Florida requires EVOC or CEVO (Certified Emergency Vehicle Operators).  My EVOC class was a dang joke.  First day in the classroom we listened to our instructor tell us about all the accidents he's had and other people in the service have had.

A week later he put me in the ambulance, said drive through those cones then back it between those.

I did.

I passed.  Got the certificate for 16 hours in my file.

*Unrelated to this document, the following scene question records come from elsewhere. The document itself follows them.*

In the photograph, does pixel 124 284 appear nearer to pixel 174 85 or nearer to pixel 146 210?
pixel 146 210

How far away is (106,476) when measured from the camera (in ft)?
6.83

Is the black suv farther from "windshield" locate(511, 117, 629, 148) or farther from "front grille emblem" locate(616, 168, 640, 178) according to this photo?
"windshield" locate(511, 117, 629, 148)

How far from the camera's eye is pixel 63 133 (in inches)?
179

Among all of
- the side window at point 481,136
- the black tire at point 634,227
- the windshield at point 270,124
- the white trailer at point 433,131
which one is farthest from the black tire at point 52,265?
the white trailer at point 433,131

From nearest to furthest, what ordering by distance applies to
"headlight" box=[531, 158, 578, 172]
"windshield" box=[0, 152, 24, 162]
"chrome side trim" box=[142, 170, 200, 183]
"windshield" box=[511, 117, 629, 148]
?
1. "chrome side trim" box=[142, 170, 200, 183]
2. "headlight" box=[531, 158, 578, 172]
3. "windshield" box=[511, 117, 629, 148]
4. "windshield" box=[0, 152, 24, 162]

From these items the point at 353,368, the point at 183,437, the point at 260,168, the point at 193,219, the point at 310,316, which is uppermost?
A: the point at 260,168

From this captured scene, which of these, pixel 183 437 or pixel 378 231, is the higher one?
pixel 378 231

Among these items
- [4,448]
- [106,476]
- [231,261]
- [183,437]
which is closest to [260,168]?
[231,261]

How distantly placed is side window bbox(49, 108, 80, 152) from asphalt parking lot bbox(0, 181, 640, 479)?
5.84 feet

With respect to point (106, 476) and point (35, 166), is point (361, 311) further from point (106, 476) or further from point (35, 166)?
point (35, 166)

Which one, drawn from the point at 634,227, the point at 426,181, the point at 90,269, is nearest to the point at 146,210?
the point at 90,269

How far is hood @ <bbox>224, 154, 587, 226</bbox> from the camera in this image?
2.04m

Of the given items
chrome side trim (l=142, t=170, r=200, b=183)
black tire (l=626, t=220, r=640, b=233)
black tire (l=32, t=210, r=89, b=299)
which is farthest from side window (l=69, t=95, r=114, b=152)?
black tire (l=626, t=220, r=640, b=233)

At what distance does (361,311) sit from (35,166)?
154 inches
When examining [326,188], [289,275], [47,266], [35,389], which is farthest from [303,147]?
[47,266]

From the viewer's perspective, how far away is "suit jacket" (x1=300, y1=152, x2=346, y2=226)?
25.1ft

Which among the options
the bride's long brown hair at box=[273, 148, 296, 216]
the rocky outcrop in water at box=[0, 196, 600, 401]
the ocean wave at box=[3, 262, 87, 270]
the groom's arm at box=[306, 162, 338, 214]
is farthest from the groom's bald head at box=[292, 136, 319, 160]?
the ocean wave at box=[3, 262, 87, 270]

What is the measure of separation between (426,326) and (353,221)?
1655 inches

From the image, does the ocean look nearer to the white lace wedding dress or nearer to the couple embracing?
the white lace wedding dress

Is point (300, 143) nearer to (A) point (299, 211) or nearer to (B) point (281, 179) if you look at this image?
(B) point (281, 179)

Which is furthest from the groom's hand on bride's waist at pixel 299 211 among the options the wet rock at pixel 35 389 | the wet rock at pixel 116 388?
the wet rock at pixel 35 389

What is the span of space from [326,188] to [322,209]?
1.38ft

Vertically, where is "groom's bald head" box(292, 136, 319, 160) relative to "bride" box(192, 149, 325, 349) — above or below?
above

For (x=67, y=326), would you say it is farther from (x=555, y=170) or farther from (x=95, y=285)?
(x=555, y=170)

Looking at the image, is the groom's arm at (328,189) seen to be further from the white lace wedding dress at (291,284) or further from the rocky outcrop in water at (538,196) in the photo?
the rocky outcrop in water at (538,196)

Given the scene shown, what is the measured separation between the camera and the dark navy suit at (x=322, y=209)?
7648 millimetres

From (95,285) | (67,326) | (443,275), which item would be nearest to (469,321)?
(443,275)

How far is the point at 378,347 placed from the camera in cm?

2 weeks later I ran smack into a Fire Truck.  First thing out the Shift Commanders mouth was, "You've had your 16 hours of EVOC right?"


----------



## Tincanfireman (Oct 3, 2006)

I've had the opportunity to take EVOC and EVDT (Emergency Vehicle Driver's Training) and would submit that they are the bare bones minimum for driving an emergency vehicle. A van type unit will drive different than a box unit, a Ford will drive differently than a Chevy. I could go on, but you get the idea. Driving safely is a combination of road surface, weather, time of day, vehicle type, and physics. The most overlooked ingredient is slowing down a little. I'm often called the "little old lady driver", but almost everyone who has ridden in the back while I'm up front has admitted that it was the smoothest ride they have had. I'm not afraid to put it to the floor when it's necessary, but I'd rather spend an additional 60 seconds on a transport and arrive safely, or put it in the ditch and not arrive at all. In addition, I have been thrown wall to wall on a routine transport with drivers who couldn't comprehend that an accelerator pedal is a control, not a switch. Just some food for thought, and my .02.


----------



## Airwaygoddess (Oct 5, 2006)

*EVOC you bet!!*

I have been to several, the best one so far is up in Santa Rosa Ca. at Santa Rosa College. Does it all including driving in wet conditions. I learned alot and met some really great people that taught me even more about being street smart with an ambulance. The collage also has a great EMS program!


----------



## FFEMT1764 (Oct 6, 2006)

EVOC= Evaluating vehicles or crashes...at least in these parts.  Driver training consists of verifying the validity of your license and watching a silly 20 minute video call streets of danger or something corny like that...I got all the driver training _I_ needed when I got my CDL.


----------



## BrandoEMT (Oct 6, 2006)

Mine consisted of the same corny video, workbook and driving around town and picking up the supervisor's weed whacker from his house and returning to base....


----------



## eggshen (Oct 20, 2006)

Hey smart kid, did you do the high speed course? Hope so, it's a blast. We take our amb.s to the course and push them as hard as we can.....try to roll it they tell us. Much fun.

Egg


----------